BEGIN
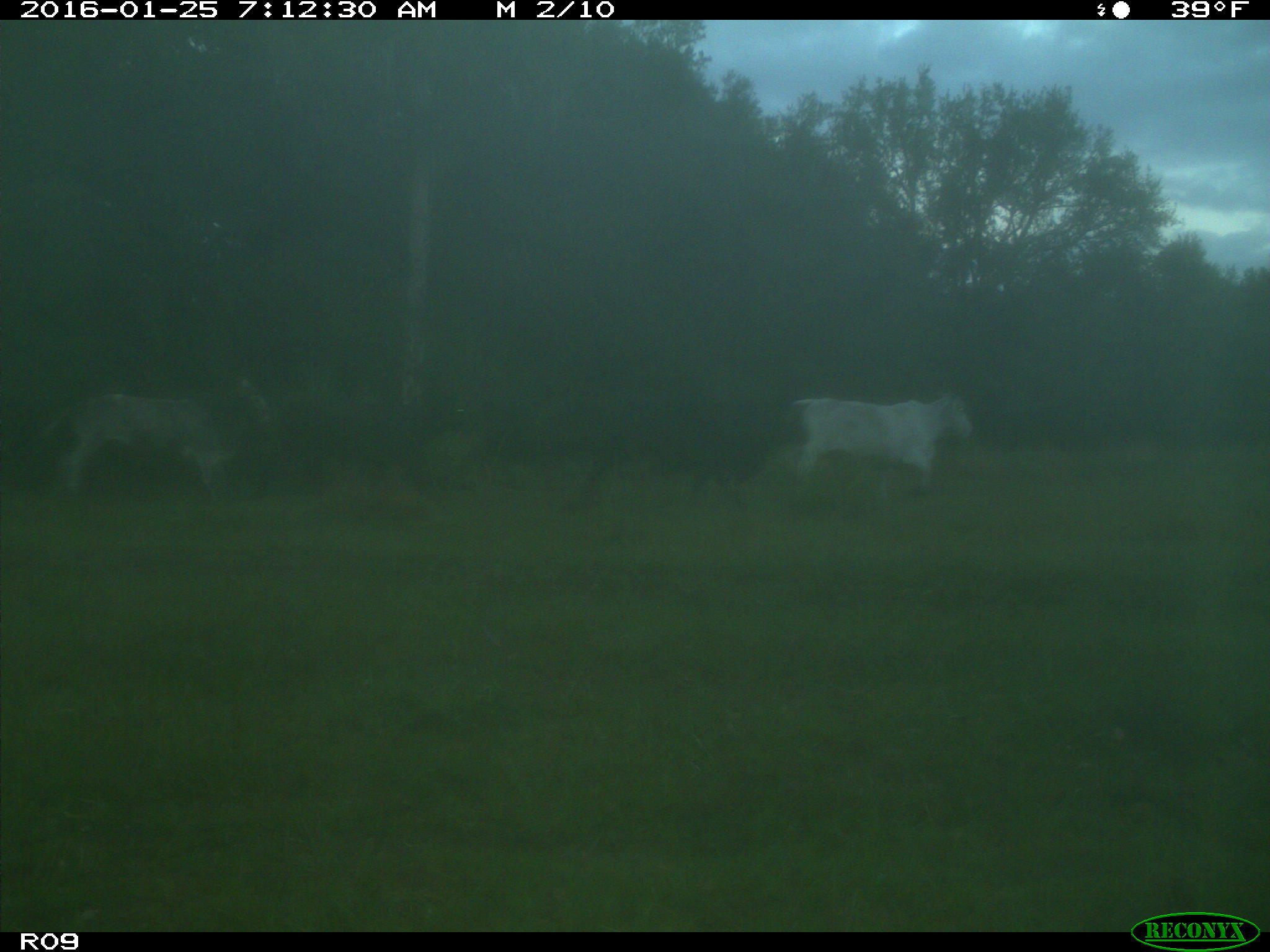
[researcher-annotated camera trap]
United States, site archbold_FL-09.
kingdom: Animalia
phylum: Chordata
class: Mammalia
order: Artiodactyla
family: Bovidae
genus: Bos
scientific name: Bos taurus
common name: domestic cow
END
== EXERCISE DESCRIPTION ==
Each line from the one that contains "phylum: Chordata" through the end of the records must be repeated exactly. No other line belongs in the answer.

== OUTPUT ==
phylum: Chordata
class: Mammalia
order: Artiodactyla
family: Bovidae
genus: Bos
scientific name: Bos taurus
common name: domestic cow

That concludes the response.